> _Dataset records_:
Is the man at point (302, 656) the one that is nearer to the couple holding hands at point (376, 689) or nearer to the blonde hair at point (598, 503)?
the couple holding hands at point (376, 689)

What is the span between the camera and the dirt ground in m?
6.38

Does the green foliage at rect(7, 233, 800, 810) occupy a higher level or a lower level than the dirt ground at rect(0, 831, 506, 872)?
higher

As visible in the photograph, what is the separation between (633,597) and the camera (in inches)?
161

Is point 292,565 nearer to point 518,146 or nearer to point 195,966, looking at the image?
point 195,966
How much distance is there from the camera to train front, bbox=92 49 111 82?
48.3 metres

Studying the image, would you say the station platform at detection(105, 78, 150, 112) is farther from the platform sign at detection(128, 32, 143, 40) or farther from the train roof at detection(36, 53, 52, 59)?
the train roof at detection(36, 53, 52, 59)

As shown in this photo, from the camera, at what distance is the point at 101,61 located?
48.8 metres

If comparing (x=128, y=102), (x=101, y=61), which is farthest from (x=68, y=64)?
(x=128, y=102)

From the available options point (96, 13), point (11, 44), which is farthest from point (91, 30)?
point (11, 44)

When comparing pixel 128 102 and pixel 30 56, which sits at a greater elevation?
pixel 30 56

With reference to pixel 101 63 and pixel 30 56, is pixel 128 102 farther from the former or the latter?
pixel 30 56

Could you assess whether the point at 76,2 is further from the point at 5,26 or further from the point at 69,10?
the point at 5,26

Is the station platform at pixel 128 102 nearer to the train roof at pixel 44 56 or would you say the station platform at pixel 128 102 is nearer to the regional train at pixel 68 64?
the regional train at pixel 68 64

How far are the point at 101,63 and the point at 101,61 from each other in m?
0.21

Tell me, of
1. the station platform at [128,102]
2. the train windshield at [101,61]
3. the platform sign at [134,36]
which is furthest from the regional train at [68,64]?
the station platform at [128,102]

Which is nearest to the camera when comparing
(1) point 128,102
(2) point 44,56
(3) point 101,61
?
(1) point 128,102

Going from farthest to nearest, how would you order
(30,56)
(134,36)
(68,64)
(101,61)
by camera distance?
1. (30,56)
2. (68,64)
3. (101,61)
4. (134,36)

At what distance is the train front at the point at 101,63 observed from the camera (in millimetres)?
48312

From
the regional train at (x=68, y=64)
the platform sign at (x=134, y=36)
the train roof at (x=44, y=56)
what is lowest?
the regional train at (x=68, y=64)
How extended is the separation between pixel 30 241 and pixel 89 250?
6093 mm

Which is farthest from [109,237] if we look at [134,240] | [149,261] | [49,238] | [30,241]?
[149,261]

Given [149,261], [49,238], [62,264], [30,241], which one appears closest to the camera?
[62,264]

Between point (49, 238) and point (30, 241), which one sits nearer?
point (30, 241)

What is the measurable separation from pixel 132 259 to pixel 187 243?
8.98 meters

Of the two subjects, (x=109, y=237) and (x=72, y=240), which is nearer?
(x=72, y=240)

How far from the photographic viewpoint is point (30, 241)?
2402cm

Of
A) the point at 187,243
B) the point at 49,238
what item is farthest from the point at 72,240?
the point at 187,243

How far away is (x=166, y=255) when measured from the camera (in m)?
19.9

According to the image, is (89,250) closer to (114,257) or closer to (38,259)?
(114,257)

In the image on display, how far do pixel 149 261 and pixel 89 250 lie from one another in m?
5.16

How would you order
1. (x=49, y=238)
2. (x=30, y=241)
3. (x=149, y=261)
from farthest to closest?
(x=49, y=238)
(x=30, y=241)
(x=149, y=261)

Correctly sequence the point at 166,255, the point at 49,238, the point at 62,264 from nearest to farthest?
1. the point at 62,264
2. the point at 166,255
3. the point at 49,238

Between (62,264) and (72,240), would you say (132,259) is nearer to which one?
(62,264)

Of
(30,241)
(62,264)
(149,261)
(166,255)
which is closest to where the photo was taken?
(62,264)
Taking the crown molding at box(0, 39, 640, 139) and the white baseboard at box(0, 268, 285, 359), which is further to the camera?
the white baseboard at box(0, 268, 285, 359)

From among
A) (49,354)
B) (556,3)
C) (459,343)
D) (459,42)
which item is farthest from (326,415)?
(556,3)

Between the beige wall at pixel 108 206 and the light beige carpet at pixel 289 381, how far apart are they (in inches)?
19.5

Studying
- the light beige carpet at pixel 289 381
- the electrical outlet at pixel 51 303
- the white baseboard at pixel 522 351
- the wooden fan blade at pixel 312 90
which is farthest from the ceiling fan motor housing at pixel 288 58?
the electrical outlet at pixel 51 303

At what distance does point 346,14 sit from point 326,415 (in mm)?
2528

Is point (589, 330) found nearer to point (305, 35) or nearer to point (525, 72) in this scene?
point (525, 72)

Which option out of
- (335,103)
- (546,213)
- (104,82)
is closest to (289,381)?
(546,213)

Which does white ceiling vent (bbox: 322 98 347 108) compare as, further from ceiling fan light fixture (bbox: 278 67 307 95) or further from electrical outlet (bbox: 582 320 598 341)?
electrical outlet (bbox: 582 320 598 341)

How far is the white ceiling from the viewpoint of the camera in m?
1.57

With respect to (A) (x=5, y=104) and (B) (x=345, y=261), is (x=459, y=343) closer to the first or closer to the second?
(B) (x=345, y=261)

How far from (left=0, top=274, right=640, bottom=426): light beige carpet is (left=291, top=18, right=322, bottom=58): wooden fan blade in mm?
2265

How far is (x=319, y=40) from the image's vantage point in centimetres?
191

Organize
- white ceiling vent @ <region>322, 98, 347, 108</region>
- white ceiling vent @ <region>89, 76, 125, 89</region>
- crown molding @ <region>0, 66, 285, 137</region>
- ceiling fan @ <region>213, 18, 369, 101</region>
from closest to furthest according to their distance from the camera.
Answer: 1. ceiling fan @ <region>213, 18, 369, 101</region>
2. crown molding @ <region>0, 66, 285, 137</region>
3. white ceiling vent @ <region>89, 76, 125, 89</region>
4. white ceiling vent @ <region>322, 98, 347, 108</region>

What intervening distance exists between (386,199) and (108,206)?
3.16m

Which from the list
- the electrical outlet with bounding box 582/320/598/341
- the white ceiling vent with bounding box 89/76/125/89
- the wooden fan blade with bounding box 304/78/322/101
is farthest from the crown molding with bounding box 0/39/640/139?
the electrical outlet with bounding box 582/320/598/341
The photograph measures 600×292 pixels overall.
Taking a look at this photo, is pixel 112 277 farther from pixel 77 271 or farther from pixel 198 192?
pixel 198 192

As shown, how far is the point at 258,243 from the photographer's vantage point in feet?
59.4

> _WHAT YOU ARE ASKED TO DO_: Copy out all of the records above word for word.

> _FINAL RESULT_:
Is the man at point (302, 656) the one that is nearer to the couple holding hands at point (376, 689) or nearer to the blonde hair at point (598, 503)?
the couple holding hands at point (376, 689)

What is the span between the camera and the dirt ground in m?
6.38

Does the green foliage at rect(7, 233, 800, 810) occupy a higher level or a lower level than the dirt ground at rect(0, 831, 506, 872)?
higher

As visible in the photograph, what is the separation between (633,597) and the camera (in inches)?
161

Is point 292,565 nearer to point 518,146 or nearer to point 195,966, looking at the image?
point 195,966
How much distance is there from the camera to train front, bbox=92 49 111 82?
48.3 metres

Studying the image, would you say the station platform at detection(105, 78, 150, 112) is farther from the platform sign at detection(128, 32, 143, 40) or farther from the train roof at detection(36, 53, 52, 59)?
the train roof at detection(36, 53, 52, 59)

As shown in this photo, from the camera, at what distance is the point at 101,61 located?
48.8 metres

If comparing (x=128, y=102), (x=101, y=61), which is farthest from (x=68, y=64)?
(x=128, y=102)

From the available options point (96, 13), point (11, 44), which is farthest from point (91, 30)?
point (11, 44)

When comparing pixel 128 102 and pixel 30 56, which sits at a greater elevation?
pixel 30 56

With reference to pixel 101 63 and pixel 30 56, is pixel 128 102 farther from the former or the latter?
pixel 30 56

Could you assess whether the point at 76,2 is further from the point at 5,26 or further from the point at 69,10?
the point at 5,26

Is the station platform at pixel 128 102 nearer to the train roof at pixel 44 56 or would you say the station platform at pixel 128 102 is nearer to the regional train at pixel 68 64?
the regional train at pixel 68 64

How far are the point at 101,63 and the point at 101,61 from each other in m?
0.21

Tell me, of
1. the station platform at [128,102]
2. the train windshield at [101,61]
3. the platform sign at [134,36]
which is furthest from the regional train at [68,64]?
the station platform at [128,102]

Which is nearest to the camera when comparing
(1) point 128,102
(2) point 44,56
(3) point 101,61
?
(1) point 128,102

Going from farthest to nearest, how would you order
(30,56)
(134,36)
(68,64)
(101,61)
by camera distance?
1. (30,56)
2. (68,64)
3. (101,61)
4. (134,36)

At what distance is the train front at the point at 101,63 observed from the camera (in millimetres)?
48312

From
the regional train at (x=68, y=64)
the platform sign at (x=134, y=36)
the train roof at (x=44, y=56)
what is lowest?
the regional train at (x=68, y=64)
How extended is the separation between pixel 30 241 and pixel 89 250?
6093 mm

Which is farthest from [109,237] if we look at [134,240] | [149,261] | [49,238] | [30,241]?
[149,261]

Given [149,261], [49,238], [62,264], [30,241], which one appears closest to the camera?
[62,264]

Between point (49, 238) and point (30, 241), which one sits nearer?
point (30, 241)

What is the measurable separation from pixel 132 259 to pixel 187 243?
8.98 meters

Of the two subjects, (x=109, y=237) and (x=72, y=240), which is nearer?
(x=72, y=240)

How far from the photographic viewpoint is point (30, 241)?
2402cm

Of
A) the point at 187,243
B) the point at 49,238
what item is farthest from the point at 72,240?
the point at 187,243

How far away is (x=166, y=255) when measured from the camera (in m)?
19.9

According to the image, is (89,250) closer to (114,257) or closer to (38,259)?
(114,257)

In the image on display, how far do pixel 149 261 and pixel 89 250 lie from one another in m?
5.16

How would you order
1. (x=49, y=238)
2. (x=30, y=241)
3. (x=149, y=261)
from farthest to closest?
(x=49, y=238)
(x=30, y=241)
(x=149, y=261)

Correctly sequence the point at 166,255, the point at 49,238, the point at 62,264 from nearest to farthest?
1. the point at 62,264
2. the point at 166,255
3. the point at 49,238

Between (62,264) and (72,240), would you say (132,259) is nearer to which one?
(62,264)

Of
(30,241)
(62,264)
(149,261)
(166,255)
which is closest to where the photo was taken?
(62,264)
Taking the crown molding at box(0, 39, 640, 139) and the white baseboard at box(0, 268, 285, 359), which is further to the camera?
the white baseboard at box(0, 268, 285, 359)

From among
A) (49,354)
B) (556,3)
C) (459,343)
D) (459,42)
which item is farthest from (326,415)?
(556,3)

Between the beige wall at pixel 108 206 and the light beige carpet at pixel 289 381, how far apart are they (in inches)?
19.5

Studying
- the light beige carpet at pixel 289 381
- the electrical outlet at pixel 51 303
- the white baseboard at pixel 522 351
- the wooden fan blade at pixel 312 90
which is farthest from the ceiling fan motor housing at pixel 288 58?
the electrical outlet at pixel 51 303

At what distance does point 346,14 sit from point 326,415 (in mm)?
2528

Is point (589, 330) found nearer to point (305, 35) or nearer to point (525, 72) in this scene?
point (525, 72)

Which option out of
- (335,103)
- (546,213)
- (104,82)
is closest to (289,381)?
(546,213)

Which does white ceiling vent (bbox: 322 98 347 108) compare as, further from ceiling fan light fixture (bbox: 278 67 307 95) or further from electrical outlet (bbox: 582 320 598 341)?
electrical outlet (bbox: 582 320 598 341)

How far is the white ceiling from the viewpoint of the camera in m?
1.57

With respect to (A) (x=5, y=104) and (B) (x=345, y=261), is (x=459, y=343) closer to the first or closer to the second?
(B) (x=345, y=261)

How far from (left=0, top=274, right=640, bottom=426): light beige carpet is (left=291, top=18, right=322, bottom=58): wooden fan blade in mm?
2265

How far is (x=319, y=40) from the image's vantage point in centimetres?
191

Organize
- white ceiling vent @ <region>322, 98, 347, 108</region>
- white ceiling vent @ <region>89, 76, 125, 89</region>
- crown molding @ <region>0, 66, 285, 137</region>
- ceiling fan @ <region>213, 18, 369, 101</region>
from closest to furthest according to their distance from the camera.
Answer: 1. ceiling fan @ <region>213, 18, 369, 101</region>
2. crown molding @ <region>0, 66, 285, 137</region>
3. white ceiling vent @ <region>89, 76, 125, 89</region>
4. white ceiling vent @ <region>322, 98, 347, 108</region>

What intervening distance exists between (386,199) and (108,206)?
3.16m

Which from the list
- the electrical outlet with bounding box 582/320/598/341
- the white ceiling vent with bounding box 89/76/125/89
- the wooden fan blade with bounding box 304/78/322/101
is farthest from the crown molding with bounding box 0/39/640/139?
the electrical outlet with bounding box 582/320/598/341
The photograph measures 600×292 pixels overall.
Taking a look at this photo, is pixel 112 277 farther from pixel 77 271 or farther from pixel 198 192?
pixel 198 192

As shown, how far is the point at 258,243 from the photographer's vantage point in feet?
59.4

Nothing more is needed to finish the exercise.